▶ Tasks for this exercise:
[1] In the cat forum thread below, shorten the paragraph beginning "This is Tigger, thought I would include him" while keeping its main facts.
[2] Reproduce the part of the cat forum thread below word for word, starting at "This is Tigger, thought" and ending at "him so much.".

# My Cats



## Alison1972 (Jun 30, 2008)

Here are some pics of my lot.
Domino
















The reason why Domino's leg is shaved in this pic is because about a month ago she was shot & had to have an operation to have the pellet removed. She's recovered now & her fur is starting to grow back slowly.

Shadow

















Peppa

















George

















This is Tigger, thought I would include him. He was Domino's brother. He was my baby, the best cat anyone could have. Sadly he was killed by a car last September, I was absolutely devastated & it took a while for Domino to get over it too. Even now, not a day goes by when I don't think about him, I still miss him so much.


----------



## Kat28 (Mar 19, 2008)

They are lovely cats. So cute


----------



## Alison1972 (Jun 30, 2008)

Thank you


----------



## starlight (Jun 5, 2008)

Hi, your cats are lovely


----------



## Siamese Kelly (Jan 6, 2008)

Lovely looking cats Alison


----------



## Selk67U2 (May 5, 2008)

*Hi Alison Your cats are lovely, thanks for sharing with us Sorry about Tigger, such a lovely cat too Do you keep the others in now?*


----------



## cav (May 23, 2008)

lovely pics...............


----------



## Saynamore (Feb 28, 2008)

What lovely pics! Shadow is spitting image of my big black lad Chico. Shame about the one being shot with a pellet, I know where I would like to ram the weapon of the person that did it, grrrrrrrrr. Thanks for sharing them with us


----------



## Guest (Jul 5, 2008)

They are all gorgeous! You must be a very busy person with all these kitties


----------



## Debbie (Nov 10, 2007)

Lovely cats - sorry to hear the loss of Tigger


----------



## cav (May 23, 2008)

oooooooooow lovely


----------



## paws (Jun 16, 2008)

Beautiful cats ,great picssorry about Tigger


----------

▶ Information:
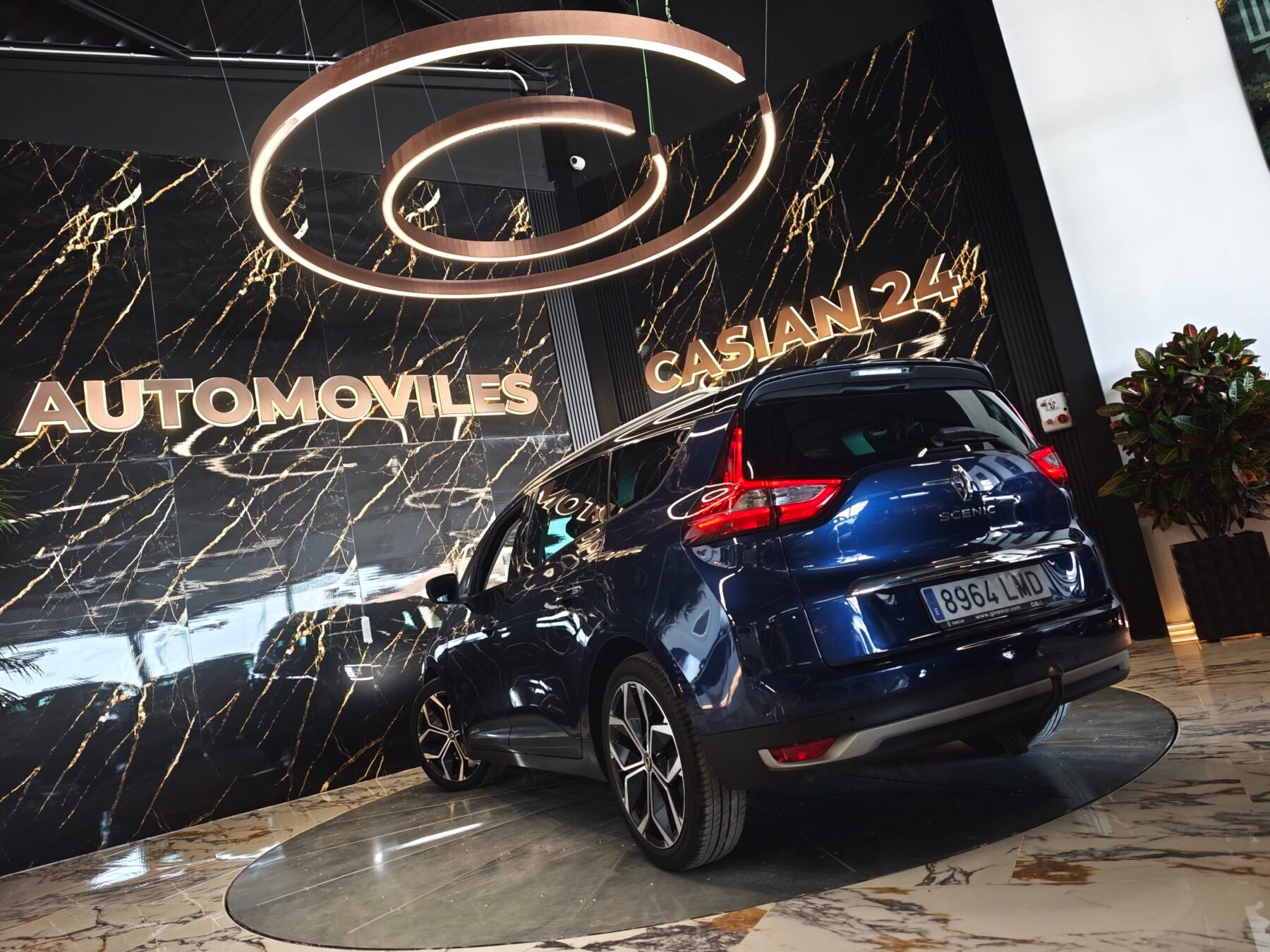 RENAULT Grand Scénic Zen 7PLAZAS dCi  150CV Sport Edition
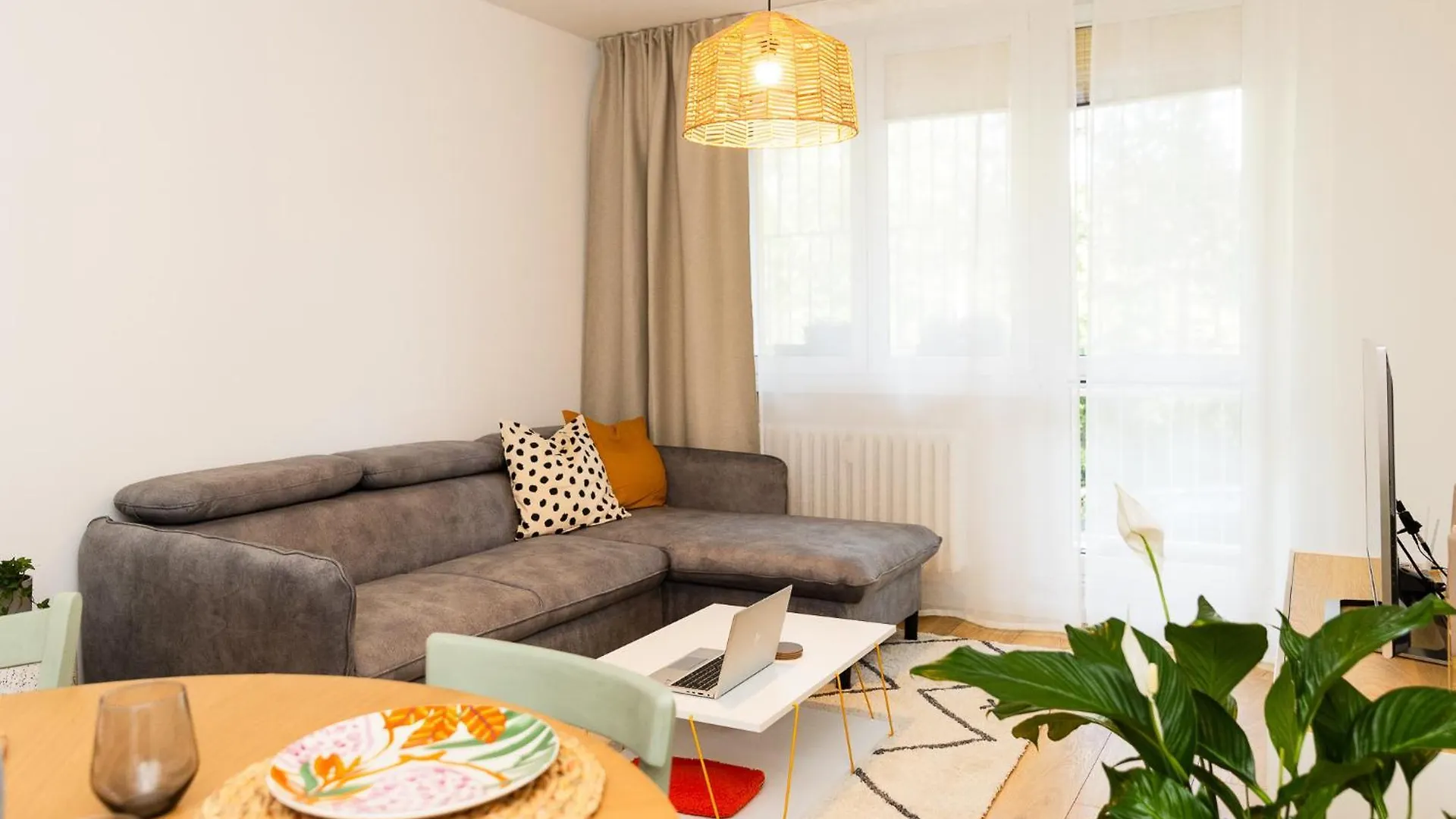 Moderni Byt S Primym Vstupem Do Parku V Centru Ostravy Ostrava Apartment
==
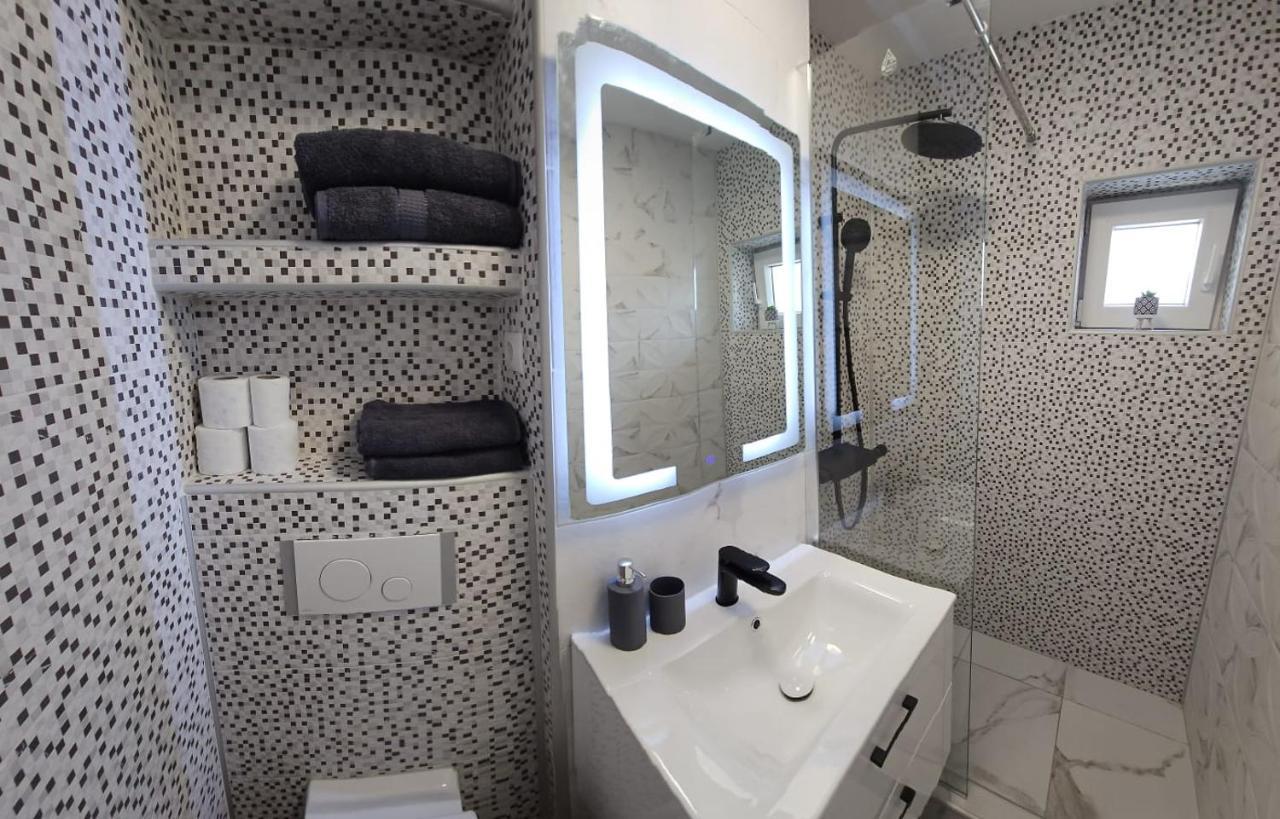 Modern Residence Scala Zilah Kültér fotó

▶ Expected responses:
[1] Tigger, Domino's brother, was the poster's favorite and the best cat anyone could have. He was killed by a car last September. This devastated the poster, and Domino also took a while to get over it. The poster still thinks of him every day and misses him greatly.

[2]
This is Tigger, thought I would include him. He was Domino's brother. He was my baby, the best cat anyone could have. Sadly he was killed by a car last September, I was absolutely devastated & it took a while for Domino to get over it too. Even now, not a day goes by when I don't think about him, I still miss him so much.